**Descripción de la tarea:**
Retoma el texto sobre la reconciliación de los españoles tras la guerra y continúalo a partir de su última oración.

**Fragmento:**

***

La Patria indestructible

Decía Renán que «la esencia de una nación es que todos los individuos tengan muchas cosas en común y que todos hayan olvidado muchas cosas». El olvido de los agravios recibidos se llama en derecho público «amnistía». El «régimen anterior» que, dígase lo que se diga, tenía más de «estado de derecho» que el presente sistema que presume de serlo, aplicó la prescripción prevista en el Código Penal a todos los delitos cometidos hasta 1939 en una guerra en la que ambos bandos tuvieron mucho que hacerse perdonar y olvidar. A partir de 1969, pues, tuvo fuerza legal un hecho que se había venido produciendo a lo largo de los treinta años transcurridos desde el final de la contienda, que era el de la reconciliación nacional. La guerra fue un episodio desdichado del que era mejor no acordarse, y los vencedores y los vencidos no tardaron en convivir y olvidarse de las malas pasiones que los habían enfrentado. En cuanto a los exiliados, de sobra sabemos que hubo quien volvió en cuanto pudo y quien no volvió porque no quiso. El hecho era que los españoles habían, como decía Renán, olvidado muchas cosas y tenían en común otras muchas, de ahí que la «voluntad general», que diría Rousseau, fuera la de pertenecer a una misma nación. Decir que no había descontentos, sería negar una evidencia, como negar una evidencia sería que ese descontento iría a más según el régimen fue haciéndose más tolerable. Pero esos descontentos, entre los que no era difícil militar cuando se era joven e inquieto, no nos cuestionábamos la identidad nacional. Al menos, no nos la cuestionábamos los jóvenes que, por muy rebeldes que fuéramos, procedíamos del bando vencedor, que por algo dio en llamarse «nacional». Además, los aficionados a las letras tuvimos desde muy pronto el ejemplo del grupo de la revista Escorial, fundada con el propósito de rehacer la vida cultural escindida por la guerra recuperando a los que por una razón o por otra habían militado en el bando contrario aunque estuviesen en el exilio o en el otro mundo. Aún vivía yo en Sevilla cuando me carteaba con Alberti como otros en Córdoba lo hacían con Cernuda y otros en Cádiz con Juan Ramón Jiménez. Sin embargo, lo más importante para mí fue el conocimiento personal en Oxford de don Alberto Jiménez Fraud, último director de la célebre Residencia de Estudiantes.

***

**Datos sin procesar:**

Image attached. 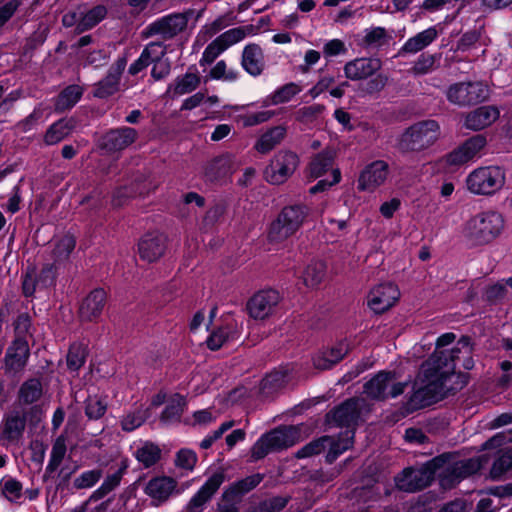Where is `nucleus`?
Masks as SVG:
<instances>
[{
	"label": "nucleus",
	"instance_id": "obj_1",
	"mask_svg": "<svg viewBox=\"0 0 512 512\" xmlns=\"http://www.w3.org/2000/svg\"><path fill=\"white\" fill-rule=\"evenodd\" d=\"M454 333H445L436 341L433 354L421 365L419 380L424 384L410 396L408 406L417 410L461 390L468 383L467 375L456 373V367H474L471 338L462 336L456 343Z\"/></svg>",
	"mask_w": 512,
	"mask_h": 512
},
{
	"label": "nucleus",
	"instance_id": "obj_2",
	"mask_svg": "<svg viewBox=\"0 0 512 512\" xmlns=\"http://www.w3.org/2000/svg\"><path fill=\"white\" fill-rule=\"evenodd\" d=\"M504 228V216L496 210H486L477 213L465 223L463 234L469 243L480 246L494 241Z\"/></svg>",
	"mask_w": 512,
	"mask_h": 512
},
{
	"label": "nucleus",
	"instance_id": "obj_3",
	"mask_svg": "<svg viewBox=\"0 0 512 512\" xmlns=\"http://www.w3.org/2000/svg\"><path fill=\"white\" fill-rule=\"evenodd\" d=\"M432 465L436 467L441 486L445 489L477 473L482 466L480 458L461 459L455 453H444L433 458Z\"/></svg>",
	"mask_w": 512,
	"mask_h": 512
},
{
	"label": "nucleus",
	"instance_id": "obj_4",
	"mask_svg": "<svg viewBox=\"0 0 512 512\" xmlns=\"http://www.w3.org/2000/svg\"><path fill=\"white\" fill-rule=\"evenodd\" d=\"M440 134V126L435 120L419 121L399 135L395 147L403 154L421 152L434 145Z\"/></svg>",
	"mask_w": 512,
	"mask_h": 512
},
{
	"label": "nucleus",
	"instance_id": "obj_5",
	"mask_svg": "<svg viewBox=\"0 0 512 512\" xmlns=\"http://www.w3.org/2000/svg\"><path fill=\"white\" fill-rule=\"evenodd\" d=\"M308 215V208L303 205L285 206L271 222L268 229V240L271 243H282L294 235L302 226Z\"/></svg>",
	"mask_w": 512,
	"mask_h": 512
},
{
	"label": "nucleus",
	"instance_id": "obj_6",
	"mask_svg": "<svg viewBox=\"0 0 512 512\" xmlns=\"http://www.w3.org/2000/svg\"><path fill=\"white\" fill-rule=\"evenodd\" d=\"M300 439V430L294 426H280L262 435L251 448V457L257 461L268 453L287 449Z\"/></svg>",
	"mask_w": 512,
	"mask_h": 512
},
{
	"label": "nucleus",
	"instance_id": "obj_7",
	"mask_svg": "<svg viewBox=\"0 0 512 512\" xmlns=\"http://www.w3.org/2000/svg\"><path fill=\"white\" fill-rule=\"evenodd\" d=\"M506 174L500 166H484L474 169L466 178V187L475 195L490 196L505 185Z\"/></svg>",
	"mask_w": 512,
	"mask_h": 512
},
{
	"label": "nucleus",
	"instance_id": "obj_8",
	"mask_svg": "<svg viewBox=\"0 0 512 512\" xmlns=\"http://www.w3.org/2000/svg\"><path fill=\"white\" fill-rule=\"evenodd\" d=\"M408 382L400 381L393 371H380L364 385V393L374 400L396 398L404 393Z\"/></svg>",
	"mask_w": 512,
	"mask_h": 512
},
{
	"label": "nucleus",
	"instance_id": "obj_9",
	"mask_svg": "<svg viewBox=\"0 0 512 512\" xmlns=\"http://www.w3.org/2000/svg\"><path fill=\"white\" fill-rule=\"evenodd\" d=\"M437 475L436 467L432 460L420 468H406L395 478L399 490L413 493L420 491L430 485L434 476Z\"/></svg>",
	"mask_w": 512,
	"mask_h": 512
},
{
	"label": "nucleus",
	"instance_id": "obj_10",
	"mask_svg": "<svg viewBox=\"0 0 512 512\" xmlns=\"http://www.w3.org/2000/svg\"><path fill=\"white\" fill-rule=\"evenodd\" d=\"M490 95L489 87L483 82H462L452 85L447 92L450 102L465 106L483 102Z\"/></svg>",
	"mask_w": 512,
	"mask_h": 512
},
{
	"label": "nucleus",
	"instance_id": "obj_11",
	"mask_svg": "<svg viewBox=\"0 0 512 512\" xmlns=\"http://www.w3.org/2000/svg\"><path fill=\"white\" fill-rule=\"evenodd\" d=\"M299 157L292 151H279L265 169L266 180L274 185H280L296 171Z\"/></svg>",
	"mask_w": 512,
	"mask_h": 512
},
{
	"label": "nucleus",
	"instance_id": "obj_12",
	"mask_svg": "<svg viewBox=\"0 0 512 512\" xmlns=\"http://www.w3.org/2000/svg\"><path fill=\"white\" fill-rule=\"evenodd\" d=\"M366 401L360 398H350L331 410L327 415V422L339 427L353 429L358 424Z\"/></svg>",
	"mask_w": 512,
	"mask_h": 512
},
{
	"label": "nucleus",
	"instance_id": "obj_13",
	"mask_svg": "<svg viewBox=\"0 0 512 512\" xmlns=\"http://www.w3.org/2000/svg\"><path fill=\"white\" fill-rule=\"evenodd\" d=\"M192 12L174 13L152 22L148 26L149 33L171 39L182 32L188 24Z\"/></svg>",
	"mask_w": 512,
	"mask_h": 512
},
{
	"label": "nucleus",
	"instance_id": "obj_14",
	"mask_svg": "<svg viewBox=\"0 0 512 512\" xmlns=\"http://www.w3.org/2000/svg\"><path fill=\"white\" fill-rule=\"evenodd\" d=\"M486 145L487 139L485 135H474L464 141L462 145L447 154L445 157L446 163L452 166L463 165L479 156Z\"/></svg>",
	"mask_w": 512,
	"mask_h": 512
},
{
	"label": "nucleus",
	"instance_id": "obj_15",
	"mask_svg": "<svg viewBox=\"0 0 512 512\" xmlns=\"http://www.w3.org/2000/svg\"><path fill=\"white\" fill-rule=\"evenodd\" d=\"M224 481V470H218L213 473L190 499L185 512H203L205 505L212 499Z\"/></svg>",
	"mask_w": 512,
	"mask_h": 512
},
{
	"label": "nucleus",
	"instance_id": "obj_16",
	"mask_svg": "<svg viewBox=\"0 0 512 512\" xmlns=\"http://www.w3.org/2000/svg\"><path fill=\"white\" fill-rule=\"evenodd\" d=\"M224 481V470H218L213 473L190 499L185 512H203L205 505L212 499Z\"/></svg>",
	"mask_w": 512,
	"mask_h": 512
},
{
	"label": "nucleus",
	"instance_id": "obj_17",
	"mask_svg": "<svg viewBox=\"0 0 512 512\" xmlns=\"http://www.w3.org/2000/svg\"><path fill=\"white\" fill-rule=\"evenodd\" d=\"M280 302V294L273 289L262 290L253 295L247 303L249 315L263 320L270 316Z\"/></svg>",
	"mask_w": 512,
	"mask_h": 512
},
{
	"label": "nucleus",
	"instance_id": "obj_18",
	"mask_svg": "<svg viewBox=\"0 0 512 512\" xmlns=\"http://www.w3.org/2000/svg\"><path fill=\"white\" fill-rule=\"evenodd\" d=\"M400 291L393 283L374 287L368 295V306L377 314L390 309L399 299Z\"/></svg>",
	"mask_w": 512,
	"mask_h": 512
},
{
	"label": "nucleus",
	"instance_id": "obj_19",
	"mask_svg": "<svg viewBox=\"0 0 512 512\" xmlns=\"http://www.w3.org/2000/svg\"><path fill=\"white\" fill-rule=\"evenodd\" d=\"M138 138V132L131 127L111 129L101 138V148L109 153L119 152L132 145Z\"/></svg>",
	"mask_w": 512,
	"mask_h": 512
},
{
	"label": "nucleus",
	"instance_id": "obj_20",
	"mask_svg": "<svg viewBox=\"0 0 512 512\" xmlns=\"http://www.w3.org/2000/svg\"><path fill=\"white\" fill-rule=\"evenodd\" d=\"M165 250L166 237L160 233L145 234L138 243L140 258L149 263L160 259Z\"/></svg>",
	"mask_w": 512,
	"mask_h": 512
},
{
	"label": "nucleus",
	"instance_id": "obj_21",
	"mask_svg": "<svg viewBox=\"0 0 512 512\" xmlns=\"http://www.w3.org/2000/svg\"><path fill=\"white\" fill-rule=\"evenodd\" d=\"M30 355L28 340L14 339L4 358L7 372L17 373L24 369Z\"/></svg>",
	"mask_w": 512,
	"mask_h": 512
},
{
	"label": "nucleus",
	"instance_id": "obj_22",
	"mask_svg": "<svg viewBox=\"0 0 512 512\" xmlns=\"http://www.w3.org/2000/svg\"><path fill=\"white\" fill-rule=\"evenodd\" d=\"M388 175V164L385 161L377 160L365 167L358 180L360 190H374L382 185Z\"/></svg>",
	"mask_w": 512,
	"mask_h": 512
},
{
	"label": "nucleus",
	"instance_id": "obj_23",
	"mask_svg": "<svg viewBox=\"0 0 512 512\" xmlns=\"http://www.w3.org/2000/svg\"><path fill=\"white\" fill-rule=\"evenodd\" d=\"M177 487V481L168 476L155 477L149 480L145 487V493L158 506L166 502Z\"/></svg>",
	"mask_w": 512,
	"mask_h": 512
},
{
	"label": "nucleus",
	"instance_id": "obj_24",
	"mask_svg": "<svg viewBox=\"0 0 512 512\" xmlns=\"http://www.w3.org/2000/svg\"><path fill=\"white\" fill-rule=\"evenodd\" d=\"M234 170L233 157L229 154L219 155L208 161L203 168L206 181L214 183L221 181Z\"/></svg>",
	"mask_w": 512,
	"mask_h": 512
},
{
	"label": "nucleus",
	"instance_id": "obj_25",
	"mask_svg": "<svg viewBox=\"0 0 512 512\" xmlns=\"http://www.w3.org/2000/svg\"><path fill=\"white\" fill-rule=\"evenodd\" d=\"M106 292L103 289H94L82 301L79 308V316L82 321H94L102 313L106 305Z\"/></svg>",
	"mask_w": 512,
	"mask_h": 512
},
{
	"label": "nucleus",
	"instance_id": "obj_26",
	"mask_svg": "<svg viewBox=\"0 0 512 512\" xmlns=\"http://www.w3.org/2000/svg\"><path fill=\"white\" fill-rule=\"evenodd\" d=\"M500 112L495 106H481L466 115L465 126L478 131L493 124L499 118Z\"/></svg>",
	"mask_w": 512,
	"mask_h": 512
},
{
	"label": "nucleus",
	"instance_id": "obj_27",
	"mask_svg": "<svg viewBox=\"0 0 512 512\" xmlns=\"http://www.w3.org/2000/svg\"><path fill=\"white\" fill-rule=\"evenodd\" d=\"M292 369L288 366L279 367L267 374L260 382L259 392L265 396H271L286 386L290 380Z\"/></svg>",
	"mask_w": 512,
	"mask_h": 512
},
{
	"label": "nucleus",
	"instance_id": "obj_28",
	"mask_svg": "<svg viewBox=\"0 0 512 512\" xmlns=\"http://www.w3.org/2000/svg\"><path fill=\"white\" fill-rule=\"evenodd\" d=\"M439 36V30L437 26H431L416 35L410 37L401 47L400 54H416L431 43H433Z\"/></svg>",
	"mask_w": 512,
	"mask_h": 512
},
{
	"label": "nucleus",
	"instance_id": "obj_29",
	"mask_svg": "<svg viewBox=\"0 0 512 512\" xmlns=\"http://www.w3.org/2000/svg\"><path fill=\"white\" fill-rule=\"evenodd\" d=\"M354 430L346 429L344 432H341L338 436H328V441H326V448H328L326 454V461L328 463H333L342 453L347 451L353 446L354 443Z\"/></svg>",
	"mask_w": 512,
	"mask_h": 512
},
{
	"label": "nucleus",
	"instance_id": "obj_30",
	"mask_svg": "<svg viewBox=\"0 0 512 512\" xmlns=\"http://www.w3.org/2000/svg\"><path fill=\"white\" fill-rule=\"evenodd\" d=\"M336 152L333 148H325L321 152L312 156L307 167L308 177L317 179L322 177L327 171L333 170Z\"/></svg>",
	"mask_w": 512,
	"mask_h": 512
},
{
	"label": "nucleus",
	"instance_id": "obj_31",
	"mask_svg": "<svg viewBox=\"0 0 512 512\" xmlns=\"http://www.w3.org/2000/svg\"><path fill=\"white\" fill-rule=\"evenodd\" d=\"M348 351L349 344L344 341L339 342L330 349L318 353L313 358V364L315 368L320 370L330 369L333 365L342 360L344 356L347 355Z\"/></svg>",
	"mask_w": 512,
	"mask_h": 512
},
{
	"label": "nucleus",
	"instance_id": "obj_32",
	"mask_svg": "<svg viewBox=\"0 0 512 512\" xmlns=\"http://www.w3.org/2000/svg\"><path fill=\"white\" fill-rule=\"evenodd\" d=\"M77 121L75 118H62L53 123L44 135V143L46 145H55L68 137L76 128Z\"/></svg>",
	"mask_w": 512,
	"mask_h": 512
},
{
	"label": "nucleus",
	"instance_id": "obj_33",
	"mask_svg": "<svg viewBox=\"0 0 512 512\" xmlns=\"http://www.w3.org/2000/svg\"><path fill=\"white\" fill-rule=\"evenodd\" d=\"M83 88L73 84L64 88L56 97L54 102V110L58 113L72 109L83 95Z\"/></svg>",
	"mask_w": 512,
	"mask_h": 512
},
{
	"label": "nucleus",
	"instance_id": "obj_34",
	"mask_svg": "<svg viewBox=\"0 0 512 512\" xmlns=\"http://www.w3.org/2000/svg\"><path fill=\"white\" fill-rule=\"evenodd\" d=\"M263 476L254 474L230 485L223 493V499L233 501L254 489L262 481Z\"/></svg>",
	"mask_w": 512,
	"mask_h": 512
},
{
	"label": "nucleus",
	"instance_id": "obj_35",
	"mask_svg": "<svg viewBox=\"0 0 512 512\" xmlns=\"http://www.w3.org/2000/svg\"><path fill=\"white\" fill-rule=\"evenodd\" d=\"M285 136L286 128L284 126L272 127L258 139L255 149L261 154H266L279 145Z\"/></svg>",
	"mask_w": 512,
	"mask_h": 512
},
{
	"label": "nucleus",
	"instance_id": "obj_36",
	"mask_svg": "<svg viewBox=\"0 0 512 512\" xmlns=\"http://www.w3.org/2000/svg\"><path fill=\"white\" fill-rule=\"evenodd\" d=\"M121 66H113L105 79L98 82L94 89V96L106 98L113 95L118 90L119 78L122 73Z\"/></svg>",
	"mask_w": 512,
	"mask_h": 512
},
{
	"label": "nucleus",
	"instance_id": "obj_37",
	"mask_svg": "<svg viewBox=\"0 0 512 512\" xmlns=\"http://www.w3.org/2000/svg\"><path fill=\"white\" fill-rule=\"evenodd\" d=\"M201 78L195 73H186L181 77H177L175 83L168 87L167 93L172 96H180L194 91L200 84Z\"/></svg>",
	"mask_w": 512,
	"mask_h": 512
},
{
	"label": "nucleus",
	"instance_id": "obj_38",
	"mask_svg": "<svg viewBox=\"0 0 512 512\" xmlns=\"http://www.w3.org/2000/svg\"><path fill=\"white\" fill-rule=\"evenodd\" d=\"M186 406L184 396L176 393L171 396L165 409L161 413L160 420L164 423L179 421Z\"/></svg>",
	"mask_w": 512,
	"mask_h": 512
},
{
	"label": "nucleus",
	"instance_id": "obj_39",
	"mask_svg": "<svg viewBox=\"0 0 512 512\" xmlns=\"http://www.w3.org/2000/svg\"><path fill=\"white\" fill-rule=\"evenodd\" d=\"M26 425V419L19 413H12L5 419L3 436L9 441H16L21 438Z\"/></svg>",
	"mask_w": 512,
	"mask_h": 512
},
{
	"label": "nucleus",
	"instance_id": "obj_40",
	"mask_svg": "<svg viewBox=\"0 0 512 512\" xmlns=\"http://www.w3.org/2000/svg\"><path fill=\"white\" fill-rule=\"evenodd\" d=\"M165 46L161 43H150L142 51L135 64H159L168 63L169 59H163L166 55Z\"/></svg>",
	"mask_w": 512,
	"mask_h": 512
},
{
	"label": "nucleus",
	"instance_id": "obj_41",
	"mask_svg": "<svg viewBox=\"0 0 512 512\" xmlns=\"http://www.w3.org/2000/svg\"><path fill=\"white\" fill-rule=\"evenodd\" d=\"M127 470V464L123 462L121 467L112 474H109L102 485L93 492L91 499L99 500L114 490L121 482L123 475Z\"/></svg>",
	"mask_w": 512,
	"mask_h": 512
},
{
	"label": "nucleus",
	"instance_id": "obj_42",
	"mask_svg": "<svg viewBox=\"0 0 512 512\" xmlns=\"http://www.w3.org/2000/svg\"><path fill=\"white\" fill-rule=\"evenodd\" d=\"M326 274V265L322 261H312L302 274L303 283L310 288L318 286Z\"/></svg>",
	"mask_w": 512,
	"mask_h": 512
},
{
	"label": "nucleus",
	"instance_id": "obj_43",
	"mask_svg": "<svg viewBox=\"0 0 512 512\" xmlns=\"http://www.w3.org/2000/svg\"><path fill=\"white\" fill-rule=\"evenodd\" d=\"M302 88L296 83H288L277 89L271 96L267 97L263 105H278L290 101L295 95L300 93Z\"/></svg>",
	"mask_w": 512,
	"mask_h": 512
},
{
	"label": "nucleus",
	"instance_id": "obj_44",
	"mask_svg": "<svg viewBox=\"0 0 512 512\" xmlns=\"http://www.w3.org/2000/svg\"><path fill=\"white\" fill-rule=\"evenodd\" d=\"M42 396V384L38 379H29L25 381L19 390L18 398L22 404H32Z\"/></svg>",
	"mask_w": 512,
	"mask_h": 512
},
{
	"label": "nucleus",
	"instance_id": "obj_45",
	"mask_svg": "<svg viewBox=\"0 0 512 512\" xmlns=\"http://www.w3.org/2000/svg\"><path fill=\"white\" fill-rule=\"evenodd\" d=\"M135 457L145 468H149L160 460L161 449L152 442H146L136 450Z\"/></svg>",
	"mask_w": 512,
	"mask_h": 512
},
{
	"label": "nucleus",
	"instance_id": "obj_46",
	"mask_svg": "<svg viewBox=\"0 0 512 512\" xmlns=\"http://www.w3.org/2000/svg\"><path fill=\"white\" fill-rule=\"evenodd\" d=\"M510 470H512V447L504 450L494 460L490 469V477L493 480H499Z\"/></svg>",
	"mask_w": 512,
	"mask_h": 512
},
{
	"label": "nucleus",
	"instance_id": "obj_47",
	"mask_svg": "<svg viewBox=\"0 0 512 512\" xmlns=\"http://www.w3.org/2000/svg\"><path fill=\"white\" fill-rule=\"evenodd\" d=\"M107 9L103 5H98L87 11L82 12L81 19L78 22V31L83 32L96 26L101 20L105 18Z\"/></svg>",
	"mask_w": 512,
	"mask_h": 512
},
{
	"label": "nucleus",
	"instance_id": "obj_48",
	"mask_svg": "<svg viewBox=\"0 0 512 512\" xmlns=\"http://www.w3.org/2000/svg\"><path fill=\"white\" fill-rule=\"evenodd\" d=\"M87 356L86 347L83 344L74 343L70 346L66 362L67 367L71 371L79 370L85 363Z\"/></svg>",
	"mask_w": 512,
	"mask_h": 512
},
{
	"label": "nucleus",
	"instance_id": "obj_49",
	"mask_svg": "<svg viewBox=\"0 0 512 512\" xmlns=\"http://www.w3.org/2000/svg\"><path fill=\"white\" fill-rule=\"evenodd\" d=\"M76 240L72 235H65L55 244L53 256L56 261L68 259L70 253L74 250Z\"/></svg>",
	"mask_w": 512,
	"mask_h": 512
},
{
	"label": "nucleus",
	"instance_id": "obj_50",
	"mask_svg": "<svg viewBox=\"0 0 512 512\" xmlns=\"http://www.w3.org/2000/svg\"><path fill=\"white\" fill-rule=\"evenodd\" d=\"M148 417V409H137L123 417L121 426L124 431L131 432L140 427Z\"/></svg>",
	"mask_w": 512,
	"mask_h": 512
},
{
	"label": "nucleus",
	"instance_id": "obj_51",
	"mask_svg": "<svg viewBox=\"0 0 512 512\" xmlns=\"http://www.w3.org/2000/svg\"><path fill=\"white\" fill-rule=\"evenodd\" d=\"M288 502V497H272L260 502L250 512H280L287 505Z\"/></svg>",
	"mask_w": 512,
	"mask_h": 512
},
{
	"label": "nucleus",
	"instance_id": "obj_52",
	"mask_svg": "<svg viewBox=\"0 0 512 512\" xmlns=\"http://www.w3.org/2000/svg\"><path fill=\"white\" fill-rule=\"evenodd\" d=\"M325 107L321 104H313L298 109L295 113L297 121L309 124L315 121L324 111Z\"/></svg>",
	"mask_w": 512,
	"mask_h": 512
},
{
	"label": "nucleus",
	"instance_id": "obj_53",
	"mask_svg": "<svg viewBox=\"0 0 512 512\" xmlns=\"http://www.w3.org/2000/svg\"><path fill=\"white\" fill-rule=\"evenodd\" d=\"M328 440L329 439L327 436H322L316 440H313V441L309 442L308 444H306L305 446H303L301 449H299L296 452L295 456L297 458L301 459V458H307V457H311L314 455H318L326 449L325 442Z\"/></svg>",
	"mask_w": 512,
	"mask_h": 512
},
{
	"label": "nucleus",
	"instance_id": "obj_54",
	"mask_svg": "<svg viewBox=\"0 0 512 512\" xmlns=\"http://www.w3.org/2000/svg\"><path fill=\"white\" fill-rule=\"evenodd\" d=\"M101 469H93L83 472L73 481V486L76 489H86L94 486L102 477Z\"/></svg>",
	"mask_w": 512,
	"mask_h": 512
},
{
	"label": "nucleus",
	"instance_id": "obj_55",
	"mask_svg": "<svg viewBox=\"0 0 512 512\" xmlns=\"http://www.w3.org/2000/svg\"><path fill=\"white\" fill-rule=\"evenodd\" d=\"M37 288H43L39 285V280L37 279V270L33 266L28 267L23 276L22 292L26 297H30L35 293Z\"/></svg>",
	"mask_w": 512,
	"mask_h": 512
},
{
	"label": "nucleus",
	"instance_id": "obj_56",
	"mask_svg": "<svg viewBox=\"0 0 512 512\" xmlns=\"http://www.w3.org/2000/svg\"><path fill=\"white\" fill-rule=\"evenodd\" d=\"M107 409V404L97 396L88 397L86 401L85 414L89 419L101 418Z\"/></svg>",
	"mask_w": 512,
	"mask_h": 512
},
{
	"label": "nucleus",
	"instance_id": "obj_57",
	"mask_svg": "<svg viewBox=\"0 0 512 512\" xmlns=\"http://www.w3.org/2000/svg\"><path fill=\"white\" fill-rule=\"evenodd\" d=\"M233 337L234 332L232 331L231 328H220L209 336V338L207 339V346L211 350H217L221 348L226 341Z\"/></svg>",
	"mask_w": 512,
	"mask_h": 512
},
{
	"label": "nucleus",
	"instance_id": "obj_58",
	"mask_svg": "<svg viewBox=\"0 0 512 512\" xmlns=\"http://www.w3.org/2000/svg\"><path fill=\"white\" fill-rule=\"evenodd\" d=\"M348 51L346 44L340 39H331L327 41L322 49L324 58L330 60L334 57L345 55Z\"/></svg>",
	"mask_w": 512,
	"mask_h": 512
},
{
	"label": "nucleus",
	"instance_id": "obj_59",
	"mask_svg": "<svg viewBox=\"0 0 512 512\" xmlns=\"http://www.w3.org/2000/svg\"><path fill=\"white\" fill-rule=\"evenodd\" d=\"M246 37V29L243 27H237L227 30L222 33L217 39L227 49L228 47L242 41Z\"/></svg>",
	"mask_w": 512,
	"mask_h": 512
},
{
	"label": "nucleus",
	"instance_id": "obj_60",
	"mask_svg": "<svg viewBox=\"0 0 512 512\" xmlns=\"http://www.w3.org/2000/svg\"><path fill=\"white\" fill-rule=\"evenodd\" d=\"M13 326L15 333L14 339L20 338L21 340H27V337L31 335V318L27 313L18 315L13 323Z\"/></svg>",
	"mask_w": 512,
	"mask_h": 512
},
{
	"label": "nucleus",
	"instance_id": "obj_61",
	"mask_svg": "<svg viewBox=\"0 0 512 512\" xmlns=\"http://www.w3.org/2000/svg\"><path fill=\"white\" fill-rule=\"evenodd\" d=\"M364 80L365 82L361 84L362 90L372 94L380 91L385 86L387 78L381 74H376L372 69L371 76H367Z\"/></svg>",
	"mask_w": 512,
	"mask_h": 512
},
{
	"label": "nucleus",
	"instance_id": "obj_62",
	"mask_svg": "<svg viewBox=\"0 0 512 512\" xmlns=\"http://www.w3.org/2000/svg\"><path fill=\"white\" fill-rule=\"evenodd\" d=\"M22 484L21 482L9 478L2 484V493L9 501H16L22 496Z\"/></svg>",
	"mask_w": 512,
	"mask_h": 512
},
{
	"label": "nucleus",
	"instance_id": "obj_63",
	"mask_svg": "<svg viewBox=\"0 0 512 512\" xmlns=\"http://www.w3.org/2000/svg\"><path fill=\"white\" fill-rule=\"evenodd\" d=\"M225 50V47L216 38L204 50L200 64L213 63Z\"/></svg>",
	"mask_w": 512,
	"mask_h": 512
},
{
	"label": "nucleus",
	"instance_id": "obj_64",
	"mask_svg": "<svg viewBox=\"0 0 512 512\" xmlns=\"http://www.w3.org/2000/svg\"><path fill=\"white\" fill-rule=\"evenodd\" d=\"M197 462L196 454L188 449H181L176 456L175 463L178 467L193 470Z\"/></svg>",
	"mask_w": 512,
	"mask_h": 512
}]
</instances>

***

**La respuesta:**
Los años transcurridos entre 1954 y 1975 los pasé por mi gusto en el extranjero donde casi todos los españoles con los que conviví eran exiliados y de los que guardo los mejores recuerdos. El clima de aquellos años era tal que hasta los comunistas de obediencia soviética se pusieron la piel de cordero de la «reconciliación nacional», dado que la piel de lobo de la «lucha de clases» estaba ya algo raída. Lo malo fue que, a partir del 68 sobre todo, surgieron nuevas corrientes que los rebasaron por la izquierda, para las que la lucha de razas o la lucha de sexos era más importante y eficaz. De sobra sabía yo cuando me repatrié cuáles eran los vientos dominantes en España desde el 68 o el 69 por lo menos y que no volvía a un dorado retiro sino a un campo de batalla. Aún vivía el «anterior Jefe del Estado», pero la voz cantante la llevaban ya los que renegaban de la patria común, bien en nombre de las viejas Internacionales o en nombre de las futuras «autonomías». Si aguanté el tipo y lo hice con alegría fue por una invencible incapacidad para el odio en un momento en el que, sobre todo en nombre de la «ruptura», el odio estaba en la orden del día. Los odios latentes o reprimidos, que siempre los hubo, eran estampillados por la nueva legalidad al estabular a la «ciudadanía» en partidos políticos hostiles entre sí y fragmentar a la nación enfrentando unas regiones con otras. Y por si fuera poco, se decretó una amnistía destinada preferentemente a los que en nombre del separatismo se habían manchado las manos de sangre y no pensaban, como se vería luego, en dejar de seguir manchándoselas. Esa es la «amnistía» que los ingenuos turiferarios de la Transición esgrimen frente a los «antisistema», por no llamarles otra cosa, que, treinta y cinco años largos después, y en nombre de la «memoria histórica», quieren resucitar el Frente Popular y aplicar la talmúdica jurisprudencia de Nuremberg a toda la Historia de España, con efecto retroactivo hasta don Pelayo si hace falta.

En agosto de 1977, cuando ya la democracia llamaba a la puerta, publiqué en el diario madrileño Informaciones un artículo agorero titulado «Delenda est Hispania». Celebraría haberme equivocado. Una de dos: o España ha alcanzado la estabilidad del inmovilismo o Bismarck tenía razón cuando decía que España era algo grande si había logrado resistir a la furia destructora de los propios españoles.

Aquilino Duque, escritor.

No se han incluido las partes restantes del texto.